With much of Colma's land dedicated to cemeteries (17 for the interment of humans and one for pets), the dead population outnumber the living by thousands to one. This has led to it being called, "the city of the silent," and also has given rise to a humorous motto among some residents: "It's great to be alive in Colma."[1]



The community of Colma was formed in the 1800s as a collection of homes and small businesses along El Camino Real and the adjacent railroad line. Several churches, including Holy Angels Catholic Church, were founded in these early years. The community founded its own fire district, which serves the unincorporated area of Colma north of the town limits as well as the area that became a town in 1924.

Colma became the location of a large number of cemeteries when San Francisco, the town's powerful neighbor to the north, passed an ordinance in 1900 outlawing the construction of any more cemeteries in the city (mainly because of increased property values making the cost of using land for cemeteries prohibitive), and then passed another ordinance in 1912 evicting all existing cemeteries from city limits. (A similar scenario prevails in New York City's borough of Manhattan, where there are only two active cemeteries, both in the recently gentrified Lower Eastside, with marble-lined, underground vaults that pass Department of Health codes.)[2] The relocation of cemeteries from San Francisco to Colma is the subject of A Second Final Rest: The History of San Francisco's Lost Cemeteries, (2005) a documentary by Trina Lopez.

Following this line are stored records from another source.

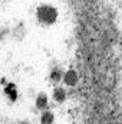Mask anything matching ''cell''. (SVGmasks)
I'll use <instances>...</instances> for the list:
<instances>
[{
	"label": "cell",
	"mask_w": 122,
	"mask_h": 124,
	"mask_svg": "<svg viewBox=\"0 0 122 124\" xmlns=\"http://www.w3.org/2000/svg\"><path fill=\"white\" fill-rule=\"evenodd\" d=\"M37 17H39L40 22L49 25V23H53V22L56 20L58 13H56V10H55L53 7H50V6H42V7L37 9Z\"/></svg>",
	"instance_id": "1"
},
{
	"label": "cell",
	"mask_w": 122,
	"mask_h": 124,
	"mask_svg": "<svg viewBox=\"0 0 122 124\" xmlns=\"http://www.w3.org/2000/svg\"><path fill=\"white\" fill-rule=\"evenodd\" d=\"M76 81H78V75H76V72H73V71L66 72V75H65V82H66L68 85H75Z\"/></svg>",
	"instance_id": "2"
},
{
	"label": "cell",
	"mask_w": 122,
	"mask_h": 124,
	"mask_svg": "<svg viewBox=\"0 0 122 124\" xmlns=\"http://www.w3.org/2000/svg\"><path fill=\"white\" fill-rule=\"evenodd\" d=\"M65 90H62V88H56L55 90V93H53V97H55V100L56 101H63L65 100Z\"/></svg>",
	"instance_id": "3"
},
{
	"label": "cell",
	"mask_w": 122,
	"mask_h": 124,
	"mask_svg": "<svg viewBox=\"0 0 122 124\" xmlns=\"http://www.w3.org/2000/svg\"><path fill=\"white\" fill-rule=\"evenodd\" d=\"M36 104H37V107H39V108H45V107H46V104H47V98H46V95L40 94V95L37 97Z\"/></svg>",
	"instance_id": "4"
},
{
	"label": "cell",
	"mask_w": 122,
	"mask_h": 124,
	"mask_svg": "<svg viewBox=\"0 0 122 124\" xmlns=\"http://www.w3.org/2000/svg\"><path fill=\"white\" fill-rule=\"evenodd\" d=\"M52 121H53L52 113H45L43 117H42V124H52Z\"/></svg>",
	"instance_id": "5"
},
{
	"label": "cell",
	"mask_w": 122,
	"mask_h": 124,
	"mask_svg": "<svg viewBox=\"0 0 122 124\" xmlns=\"http://www.w3.org/2000/svg\"><path fill=\"white\" fill-rule=\"evenodd\" d=\"M61 77H62V72L59 69H55V71L52 72V79H53V81H56V82L61 81Z\"/></svg>",
	"instance_id": "6"
},
{
	"label": "cell",
	"mask_w": 122,
	"mask_h": 124,
	"mask_svg": "<svg viewBox=\"0 0 122 124\" xmlns=\"http://www.w3.org/2000/svg\"><path fill=\"white\" fill-rule=\"evenodd\" d=\"M6 94H9L12 100H14V98H16V91L13 90V85H9V87L6 88Z\"/></svg>",
	"instance_id": "7"
}]
</instances>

The Town of Lawndale was incorporated in 1924 primarily at the behest of the cemetery owners with the cooperation of the handful of residents who lived closest to the cemeteries. The residential and business area immediately to the north continued to be known as Colma. Because another city in California with the name Lawndale (in Los Angeles County) already existed, the post office retained the Colma designation, and so the town changed its name back to Colma in 1941.

Originally, the residents of the town were primarily employed in occupations related to the many cemeteries in the town. Since the 1980s, Colma has become more diversified, with a variety of retail businesses and automobile dealerships, which have brought more sales tax revenue to the town government.[1]